→ DATA FOR THIS TASK:
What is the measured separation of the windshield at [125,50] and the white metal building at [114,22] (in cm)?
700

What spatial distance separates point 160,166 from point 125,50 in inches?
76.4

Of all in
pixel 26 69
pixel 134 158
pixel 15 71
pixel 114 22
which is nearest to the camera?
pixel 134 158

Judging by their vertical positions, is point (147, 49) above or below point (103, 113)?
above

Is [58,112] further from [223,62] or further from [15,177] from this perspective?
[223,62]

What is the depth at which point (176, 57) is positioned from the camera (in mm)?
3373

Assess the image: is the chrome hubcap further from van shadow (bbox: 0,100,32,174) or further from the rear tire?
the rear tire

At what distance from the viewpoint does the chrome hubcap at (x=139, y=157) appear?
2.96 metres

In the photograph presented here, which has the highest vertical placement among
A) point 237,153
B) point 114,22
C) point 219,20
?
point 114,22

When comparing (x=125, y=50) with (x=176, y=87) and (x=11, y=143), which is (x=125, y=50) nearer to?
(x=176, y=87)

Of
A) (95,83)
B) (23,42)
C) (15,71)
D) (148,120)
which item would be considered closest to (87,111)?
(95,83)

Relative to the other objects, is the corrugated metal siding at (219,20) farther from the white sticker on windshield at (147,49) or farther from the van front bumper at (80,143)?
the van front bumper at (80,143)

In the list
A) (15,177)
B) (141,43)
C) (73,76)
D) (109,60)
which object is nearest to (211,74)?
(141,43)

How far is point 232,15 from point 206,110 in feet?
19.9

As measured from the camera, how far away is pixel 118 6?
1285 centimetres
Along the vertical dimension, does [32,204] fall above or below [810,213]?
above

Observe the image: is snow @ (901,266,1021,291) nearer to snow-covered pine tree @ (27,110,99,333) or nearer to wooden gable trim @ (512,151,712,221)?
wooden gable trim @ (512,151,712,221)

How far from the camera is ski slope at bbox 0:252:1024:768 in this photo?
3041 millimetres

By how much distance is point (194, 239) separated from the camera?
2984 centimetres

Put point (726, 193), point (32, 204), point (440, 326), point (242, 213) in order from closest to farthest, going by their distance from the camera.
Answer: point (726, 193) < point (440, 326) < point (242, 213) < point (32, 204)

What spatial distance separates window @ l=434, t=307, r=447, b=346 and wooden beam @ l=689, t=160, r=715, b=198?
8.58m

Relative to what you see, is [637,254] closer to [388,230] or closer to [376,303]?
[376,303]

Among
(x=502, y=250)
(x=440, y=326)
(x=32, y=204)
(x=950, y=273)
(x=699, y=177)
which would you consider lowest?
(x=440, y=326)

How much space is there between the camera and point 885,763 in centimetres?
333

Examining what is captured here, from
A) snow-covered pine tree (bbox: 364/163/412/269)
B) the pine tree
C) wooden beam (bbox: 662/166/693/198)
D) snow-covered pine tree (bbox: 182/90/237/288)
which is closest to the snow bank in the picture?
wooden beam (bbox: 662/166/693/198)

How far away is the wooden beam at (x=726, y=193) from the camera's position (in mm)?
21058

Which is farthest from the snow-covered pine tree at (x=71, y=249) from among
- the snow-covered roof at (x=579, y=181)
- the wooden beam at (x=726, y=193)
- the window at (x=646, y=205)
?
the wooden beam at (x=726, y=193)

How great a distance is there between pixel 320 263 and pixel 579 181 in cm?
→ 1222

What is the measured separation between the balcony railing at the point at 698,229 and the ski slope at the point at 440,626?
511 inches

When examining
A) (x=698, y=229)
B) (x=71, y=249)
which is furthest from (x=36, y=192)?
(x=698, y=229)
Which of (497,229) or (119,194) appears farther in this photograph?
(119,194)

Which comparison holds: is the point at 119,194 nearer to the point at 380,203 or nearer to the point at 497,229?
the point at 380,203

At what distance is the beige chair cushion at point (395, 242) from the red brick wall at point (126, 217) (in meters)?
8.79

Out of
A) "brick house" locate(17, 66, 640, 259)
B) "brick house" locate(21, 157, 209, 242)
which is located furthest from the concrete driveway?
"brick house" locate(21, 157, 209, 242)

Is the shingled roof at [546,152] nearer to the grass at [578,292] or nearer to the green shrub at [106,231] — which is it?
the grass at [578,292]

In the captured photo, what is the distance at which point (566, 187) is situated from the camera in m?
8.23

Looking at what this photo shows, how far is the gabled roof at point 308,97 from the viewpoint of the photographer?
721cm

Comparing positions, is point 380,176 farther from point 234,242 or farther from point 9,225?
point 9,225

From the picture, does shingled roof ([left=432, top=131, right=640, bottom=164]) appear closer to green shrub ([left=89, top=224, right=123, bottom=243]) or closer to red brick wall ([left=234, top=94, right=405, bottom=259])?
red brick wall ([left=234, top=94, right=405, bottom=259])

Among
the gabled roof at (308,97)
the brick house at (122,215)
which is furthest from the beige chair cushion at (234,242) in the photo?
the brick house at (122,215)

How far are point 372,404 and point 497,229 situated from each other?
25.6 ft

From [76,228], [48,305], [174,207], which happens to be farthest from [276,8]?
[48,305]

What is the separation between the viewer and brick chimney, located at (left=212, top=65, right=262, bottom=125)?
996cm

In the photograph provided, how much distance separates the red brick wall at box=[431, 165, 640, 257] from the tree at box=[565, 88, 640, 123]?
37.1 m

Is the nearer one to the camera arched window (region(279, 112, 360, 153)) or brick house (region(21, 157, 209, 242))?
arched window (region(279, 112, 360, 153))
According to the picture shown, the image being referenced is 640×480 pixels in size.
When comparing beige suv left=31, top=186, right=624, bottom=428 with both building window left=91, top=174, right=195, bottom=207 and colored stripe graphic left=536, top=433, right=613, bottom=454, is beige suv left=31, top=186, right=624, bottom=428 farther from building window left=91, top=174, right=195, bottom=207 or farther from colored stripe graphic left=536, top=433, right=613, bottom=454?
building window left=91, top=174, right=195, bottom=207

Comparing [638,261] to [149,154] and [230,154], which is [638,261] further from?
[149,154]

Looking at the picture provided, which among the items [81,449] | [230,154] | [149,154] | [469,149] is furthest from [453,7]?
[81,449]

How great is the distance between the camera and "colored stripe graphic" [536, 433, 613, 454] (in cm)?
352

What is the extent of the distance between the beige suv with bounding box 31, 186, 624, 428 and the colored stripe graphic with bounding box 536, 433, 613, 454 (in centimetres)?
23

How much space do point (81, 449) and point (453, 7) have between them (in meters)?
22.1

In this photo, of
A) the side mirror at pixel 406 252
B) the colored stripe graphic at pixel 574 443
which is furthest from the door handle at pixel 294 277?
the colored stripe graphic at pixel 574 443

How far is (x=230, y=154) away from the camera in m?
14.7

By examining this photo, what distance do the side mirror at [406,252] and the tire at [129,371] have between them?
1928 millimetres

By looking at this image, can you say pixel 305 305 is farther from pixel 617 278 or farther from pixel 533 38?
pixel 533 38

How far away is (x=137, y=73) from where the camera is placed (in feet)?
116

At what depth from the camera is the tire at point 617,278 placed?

→ EXERCISE DIRECTIONS: Convert every line of the entries above into one numbered list, omitting the blank lines.

→ ANSWER TO THE EXERCISE:
1. What is the measured separation of the windshield at [125,50] and the white metal building at [114,22] (in cm)?
2. 700
3. What spatial distance separates point 160,166 from point 125,50 in inches?
4. 76.4
5. Of all in
6. pixel 26 69
7. pixel 134 158
8. pixel 15 71
9. pixel 114 22
10. which is nearest to the camera?
11. pixel 134 158
12. Judging by their vertical positions, is point (147, 49) above or below point (103, 113)?
13. above
14. Is [58,112] further from [223,62] or further from [15,177] from this perspective?
15. [223,62]
16. What is the depth at which point (176, 57) is positioned from the camera (in mm)?
17. 3373
18. Assess the image: is the chrome hubcap further from van shadow (bbox: 0,100,32,174) or further from the rear tire?
19. the rear tire
20. At what distance from the viewpoint does the chrome hubcap at (x=139, y=157) appear?
21. 2.96 metres
22. In the photograph presented here, which has the highest vertical placement among
23. A) point 237,153
24. B) point 114,22
25. C) point 219,20
26. ?
27. point 114,22
28. When comparing (x=125, y=50) with (x=176, y=87) and (x=11, y=143), which is (x=125, y=50) nearer to?
29. (x=176, y=87)
30. Of
31. A) (95,83)
32. B) (23,42)
33. C) (15,71)
34. D) (148,120)
35. which item would be considered closest to (87,111)?
36. (95,83)
37. Relative to the other objects, is the corrugated metal siding at (219,20) farther from the white sticker on windshield at (147,49) or farther from the van front bumper at (80,143)?
38. the van front bumper at (80,143)
39. In the list
40. A) (15,177)
41. B) (141,43)
42. C) (73,76)
43. D) (109,60)
44. which object is nearest to (211,74)?
45. (141,43)
46. How far is point 232,15 from point 206,110 in feet?
47. 19.9
48. As measured from the camera, how far away is pixel 118 6?
49. 1285 centimetres
50. Along the vertical dimension, does [32,204] fall above or below [810,213]?
51. above
52. Observe the image: is snow @ (901,266,1021,291) nearer to snow-covered pine tree @ (27,110,99,333) or nearer to wooden gable trim @ (512,151,712,221)?
53. wooden gable trim @ (512,151,712,221)
54. How far from the camera is ski slope at bbox 0:252:1024:768 in this photo?
55. 3041 millimetres
56. By how much distance is point (194, 239) separated from the camera?
57. 2984 centimetres
58. Put point (726, 193), point (32, 204), point (440, 326), point (242, 213) in order from closest to farthest, going by their distance from the camera.
59. Answer: point (726, 193) < point (440, 326) < point (242, 213) < point (32, 204)
60. What spatial distance separates window @ l=434, t=307, r=447, b=346 and wooden beam @ l=689, t=160, r=715, b=198?
61. 8.58m
62. Relative to what you see, is [637,254] closer to [388,230] or closer to [376,303]?
63. [376,303]
64. Among
65. (x=502, y=250)
66. (x=440, y=326)
67. (x=32, y=204)
68. (x=950, y=273)
69. (x=699, y=177)
70. which would you consider lowest?
71. (x=440, y=326)
72. How much space is there between the camera and point 885,763 in centimetres?
73. 333
74. Examining what is captured here, from
75. A) snow-covered pine tree (bbox: 364/163/412/269)
76. B) the pine tree
77. C) wooden beam (bbox: 662/166/693/198)
78. D) snow-covered pine tree (bbox: 182/90/237/288)
79. which is closest to the snow bank in the picture?
80. wooden beam (bbox: 662/166/693/198)
81. How far away is the wooden beam at (x=726, y=193) from the camera's position (in mm)?
82. 21058
83. Which is farthest from the snow-covered pine tree at (x=71, y=249) from among
84. - the snow-covered roof at (x=579, y=181)
85. - the wooden beam at (x=726, y=193)
86. - the window at (x=646, y=205)
87. ?
88. the wooden beam at (x=726, y=193)
89. How great a distance is there between pixel 320 263 and pixel 579 181 in cm?
90. → 1222
91. What is the measured separation between the balcony railing at the point at 698,229 and the ski slope at the point at 440,626?
92. 511 inches
93. When examining
94. A) (x=698, y=229)
95. B) (x=71, y=249)
96. which is furthest from (x=36, y=192)?
97. (x=698, y=229)
98. Which of (497,229) or (119,194) appears farther in this photograph?
99. (119,194)
100. Which comparison holds: is the point at 119,194 nearer to the point at 380,203 or nearer to the point at 497,229?
101. the point at 380,203
102. At what distance is the beige chair cushion at point (395, 242) from the red brick wall at point (126, 217) (in meters)?
103. 8.79
104. Out of
105. A) "brick house" locate(17, 66, 640, 259)
106. B) "brick house" locate(21, 157, 209, 242)
107. which is located furthest from the concrete driveway?
108. "brick house" locate(21, 157, 209, 242)
109. Is the shingled roof at [546,152] nearer to the grass at [578,292] or nearer to the green shrub at [106,231] — which is it?
110. the grass at [578,292]
111. In the captured photo, what is the distance at which point (566, 187) is situated from the camera in m?
112. 8.23
113. Looking at what this photo shows, how far is the gabled roof at point 308,97 from the viewpoint of the photographer?
114. 721cm
115. Comparing positions, is point 380,176 farther from point 234,242 or farther from point 9,225?
116. point 9,225
117. From the picture, does shingled roof ([left=432, top=131, right=640, bottom=164]) appear closer to green shrub ([left=89, top=224, right=123, bottom=243]) or closer to red brick wall ([left=234, top=94, right=405, bottom=259])?
118. red brick wall ([left=234, top=94, right=405, bottom=259])
119. Among
120. the gabled roof at (308,97)
121. the brick house at (122,215)
122. which is furthest from the beige chair cushion at (234,242) in the photo?
123. the brick house at (122,215)
124. How far are point 372,404 and point 497,229 situated from each other?
125. 25.6 ft
126. From [76,228], [48,305], [174,207], which happens to be farthest from [276,8]?
127. [48,305]
128. What is the separation between the viewer and brick chimney, located at (left=212, top=65, right=262, bottom=125)?
129. 996cm
130. In the photograph provided, how much distance separates the red brick wall at box=[431, 165, 640, 257] from the tree at box=[565, 88, 640, 123]?
131. 37.1 m
132. Is the nearer one to the camera arched window (region(279, 112, 360, 153)) or brick house (region(21, 157, 209, 242))?
133. arched window (region(279, 112, 360, 153))
134. According to the picture shown, the image being referenced is 640×480 pixels in size.
135. When comparing beige suv left=31, top=186, right=624, bottom=428 with both building window left=91, top=174, right=195, bottom=207 and colored stripe graphic left=536, top=433, right=613, bottom=454, is beige suv left=31, top=186, right=624, bottom=428 farther from building window left=91, top=174, right=195, bottom=207 or farther from colored stripe graphic left=536, top=433, right=613, bottom=454?
136. building window left=91, top=174, right=195, bottom=207
137. Comparing [638,261] to [149,154] and [230,154], which is [638,261] further from?
138. [149,154]
139. Looking at the picture provided, which among the items [81,449] | [230,154] | [149,154] | [469,149] is furthest from [453,7]?
140. [81,449]
141. How great is the distance between the camera and "colored stripe graphic" [536, 433, 613, 454] (in cm)?
142. 352
143. What is the extent of the distance between the beige suv with bounding box 31, 186, 624, 428 and the colored stripe graphic with bounding box 536, 433, 613, 454 (in centimetres)?
144. 23
145. How much space do point (81, 449) and point (453, 7) have between them (in meters)?
146. 22.1
147. In this photo, of
148. A) the side mirror at pixel 406 252
149. B) the colored stripe graphic at pixel 574 443
150. which is furthest from the door handle at pixel 294 277?
151. the colored stripe graphic at pixel 574 443
152. How far is (x=230, y=154) away from the camera in m?
153. 14.7
154. By examining this photo, what distance do the side mirror at [406,252] and the tire at [129,371] have between them?
155. 1928 millimetres
156. By looking at this image, can you say pixel 305 305 is farther from pixel 617 278 or farther from pixel 533 38?
157. pixel 533 38
158. How far away is (x=137, y=73) from where the camera is placed (in feet)?
159. 116
160. At what depth from the camera is the tire at point 617,278 placed?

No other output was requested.